Update the stretch of the railroad history text from "Cliff McFerren ·" through "meet the railroad!", replacing "mighty" with "great".

▶ [DOCUMENT]
- - - -
Choo Choo!

Cliff McFerren · Wednesday, September 27, 2017
In 1855 our town founders realized that the mighty Mississippi and Missouri Railroad was not going to come through West Liberty, which back then was located about a mile or so north of our present day location. So they decided to move the town south to meet the railroad!

In 1865-66 the M&M went bankrupt and was purchased by Chicago Rock Island & Pacific. As the city grew around this east – west Rock Island line, a second railroad arrived in West Liberty in 1869. This line coming up from Burlington on a course for Cedar Rapids, called itself the Burlington, Cedar Rapids and Minnesota Railroad. Technically it started out as the Cedar Rapids and Burlington Railroad, but quickly folded and was reborn the BCR&M.

According to a Rock Island Technical Society Digest, Volume 17, a separate de-pot was constructed by the BCR&M and was located north of the crossing of the two lines. The original M & M / Rock Island depot sat just east of the present structure giving West Liberty two depots.
- - - -
▶ [SOURCE EXCERPT]
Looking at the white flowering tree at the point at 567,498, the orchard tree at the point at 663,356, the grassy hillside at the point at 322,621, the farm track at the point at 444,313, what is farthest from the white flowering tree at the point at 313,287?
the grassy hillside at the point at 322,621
- - - -
▶ [SOLUTION]
Cliff McFerren · Wednesday, September 27, 2017
In 1855 our town founders realized that the great Mississippi and Missouri Railroad was not going to come through West Liberty, which back then was located about a mile or so north of our present day location. So they decided to move the town south to meet the railroad!